Republican state Assembly members unveil plan on how to use billions in surplus
Republicans in the New Jersey Assembly unveiled their plan on how to use billions of dollars that New Jersey will see in surplus over the next two years.
The plan, unveiled on Tuesday, includes direct checks to New Jersey residents and income tax cuts. It comes as Democrats focus more on direct property tax rebate checks.
“This is the people’s money. This is now New Jersey’s money,” Assembly Minority Leader John DiMaio says. “The money is better off in the real New Jersey economy, not in the hands of the government.”
The totals of the plan include: $1.2 billion in direct cash relief, $4 billion in income tax cuts and $470 million in school aid.
“Obviously, New Jerseyans have been overtaxed – greatly overtaxed. I mean, my God, you talk about over 60 tax increases in the last five years. Add it up,” DiMaio says.

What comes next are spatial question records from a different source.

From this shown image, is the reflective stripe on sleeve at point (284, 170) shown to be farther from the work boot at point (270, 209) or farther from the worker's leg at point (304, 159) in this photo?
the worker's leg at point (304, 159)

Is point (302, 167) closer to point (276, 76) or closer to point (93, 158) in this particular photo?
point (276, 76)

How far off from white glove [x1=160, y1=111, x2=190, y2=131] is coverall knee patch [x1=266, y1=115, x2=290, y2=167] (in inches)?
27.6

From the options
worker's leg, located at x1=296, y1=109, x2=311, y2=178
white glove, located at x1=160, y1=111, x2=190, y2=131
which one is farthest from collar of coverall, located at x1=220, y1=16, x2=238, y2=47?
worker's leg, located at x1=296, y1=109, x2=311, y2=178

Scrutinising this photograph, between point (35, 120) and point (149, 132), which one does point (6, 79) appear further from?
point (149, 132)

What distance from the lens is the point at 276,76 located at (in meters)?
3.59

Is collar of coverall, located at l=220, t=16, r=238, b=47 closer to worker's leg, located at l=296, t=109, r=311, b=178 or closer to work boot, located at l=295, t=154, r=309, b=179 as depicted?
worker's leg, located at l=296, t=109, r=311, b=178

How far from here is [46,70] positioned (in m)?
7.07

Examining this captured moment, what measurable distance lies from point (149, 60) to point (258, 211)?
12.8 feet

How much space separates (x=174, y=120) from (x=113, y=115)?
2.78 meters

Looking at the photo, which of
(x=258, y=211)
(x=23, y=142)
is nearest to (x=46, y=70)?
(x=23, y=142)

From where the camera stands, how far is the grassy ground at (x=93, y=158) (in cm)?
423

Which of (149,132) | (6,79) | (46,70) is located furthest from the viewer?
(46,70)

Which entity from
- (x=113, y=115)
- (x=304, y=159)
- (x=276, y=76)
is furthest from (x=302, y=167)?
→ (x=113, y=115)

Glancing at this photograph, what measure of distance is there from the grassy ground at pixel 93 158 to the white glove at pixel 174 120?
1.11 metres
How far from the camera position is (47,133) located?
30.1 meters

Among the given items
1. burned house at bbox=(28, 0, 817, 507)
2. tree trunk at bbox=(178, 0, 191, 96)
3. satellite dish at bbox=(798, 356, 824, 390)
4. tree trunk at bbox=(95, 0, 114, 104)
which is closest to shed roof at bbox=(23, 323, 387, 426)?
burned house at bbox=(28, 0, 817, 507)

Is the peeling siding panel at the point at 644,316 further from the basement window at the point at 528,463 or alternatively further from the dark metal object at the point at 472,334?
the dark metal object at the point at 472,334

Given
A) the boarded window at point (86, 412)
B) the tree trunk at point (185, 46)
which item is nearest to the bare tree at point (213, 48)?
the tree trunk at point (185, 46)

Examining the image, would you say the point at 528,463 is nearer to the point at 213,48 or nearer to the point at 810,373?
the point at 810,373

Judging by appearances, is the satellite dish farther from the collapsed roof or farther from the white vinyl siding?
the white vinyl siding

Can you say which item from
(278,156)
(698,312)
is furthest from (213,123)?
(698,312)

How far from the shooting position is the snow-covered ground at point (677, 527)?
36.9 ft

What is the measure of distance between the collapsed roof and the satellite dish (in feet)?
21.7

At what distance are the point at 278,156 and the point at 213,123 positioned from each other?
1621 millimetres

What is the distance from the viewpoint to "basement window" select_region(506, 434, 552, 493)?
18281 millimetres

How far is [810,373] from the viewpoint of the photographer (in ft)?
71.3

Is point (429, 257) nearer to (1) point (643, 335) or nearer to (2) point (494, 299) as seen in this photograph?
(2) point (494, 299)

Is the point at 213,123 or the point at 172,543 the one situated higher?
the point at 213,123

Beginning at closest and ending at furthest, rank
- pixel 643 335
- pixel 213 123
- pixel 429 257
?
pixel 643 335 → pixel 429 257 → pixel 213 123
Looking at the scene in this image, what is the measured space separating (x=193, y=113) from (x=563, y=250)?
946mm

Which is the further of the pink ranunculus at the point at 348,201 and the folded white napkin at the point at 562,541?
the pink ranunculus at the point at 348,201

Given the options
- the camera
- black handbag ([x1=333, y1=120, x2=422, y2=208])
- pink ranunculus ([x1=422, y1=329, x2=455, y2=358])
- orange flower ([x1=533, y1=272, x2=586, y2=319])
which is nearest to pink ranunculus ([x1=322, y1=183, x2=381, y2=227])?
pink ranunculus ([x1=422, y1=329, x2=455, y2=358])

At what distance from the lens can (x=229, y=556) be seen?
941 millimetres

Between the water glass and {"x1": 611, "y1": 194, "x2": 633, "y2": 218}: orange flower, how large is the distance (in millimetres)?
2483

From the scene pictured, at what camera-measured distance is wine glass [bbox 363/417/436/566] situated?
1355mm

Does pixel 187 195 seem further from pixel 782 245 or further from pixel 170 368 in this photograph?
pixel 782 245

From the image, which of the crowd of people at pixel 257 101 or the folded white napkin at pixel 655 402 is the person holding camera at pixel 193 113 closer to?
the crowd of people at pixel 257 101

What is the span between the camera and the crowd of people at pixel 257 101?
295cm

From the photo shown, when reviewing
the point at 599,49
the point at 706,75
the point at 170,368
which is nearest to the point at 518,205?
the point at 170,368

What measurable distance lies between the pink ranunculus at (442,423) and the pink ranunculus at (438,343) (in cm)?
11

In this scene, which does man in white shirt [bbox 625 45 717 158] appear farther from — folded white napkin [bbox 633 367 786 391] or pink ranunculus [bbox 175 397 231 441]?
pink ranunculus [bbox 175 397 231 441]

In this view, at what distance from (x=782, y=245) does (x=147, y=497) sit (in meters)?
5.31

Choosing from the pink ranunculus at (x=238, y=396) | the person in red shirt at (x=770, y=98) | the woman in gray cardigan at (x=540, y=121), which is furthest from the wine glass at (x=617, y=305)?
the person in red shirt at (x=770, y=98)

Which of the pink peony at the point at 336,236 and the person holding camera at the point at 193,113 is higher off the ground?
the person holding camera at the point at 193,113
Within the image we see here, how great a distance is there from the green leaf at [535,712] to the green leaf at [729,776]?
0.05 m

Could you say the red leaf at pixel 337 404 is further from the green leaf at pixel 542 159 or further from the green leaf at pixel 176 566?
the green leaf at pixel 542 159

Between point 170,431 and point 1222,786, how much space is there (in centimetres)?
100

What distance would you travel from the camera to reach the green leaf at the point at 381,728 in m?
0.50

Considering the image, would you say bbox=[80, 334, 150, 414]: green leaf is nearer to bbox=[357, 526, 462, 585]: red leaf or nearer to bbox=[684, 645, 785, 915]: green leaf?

RELATED: Assembly Speaker Coughlin wants to use billions in surplus for ‘biggest tax relief plan’ in NJ history
Democratic State Assembly Speaker Craig Coughlin says he is working on an expansion of Gov. Phil Murphy's ANCHOR property tax rebate program.
“It should be a large and considerable amount,” Coughlin says.
DiMaio says he is open to that idea. But he also wants to see hundreds of millions in taxes paid by energy companies to go back into the towns. He says that right now that tax money is seized by the state. He says the towns can use the funds to lower local property taxes.
“If we’re smart in how we appropriate money – and we are smart in how we look at programs – and we fund what we need to fund, this can be done and it will make it a lot easier for people who can afford to live in Jersey,” DiMaio says.
Both Democratic and Republican lawmakers are also talking about using the surplus to increase the state’s savings in the future.
The bill to restore much of the Energy Tax Receipts to towns passed unanimously in the state Senate in March. Democratic leaders in the Assembly have not yet scheduled it for a hearing or a vote.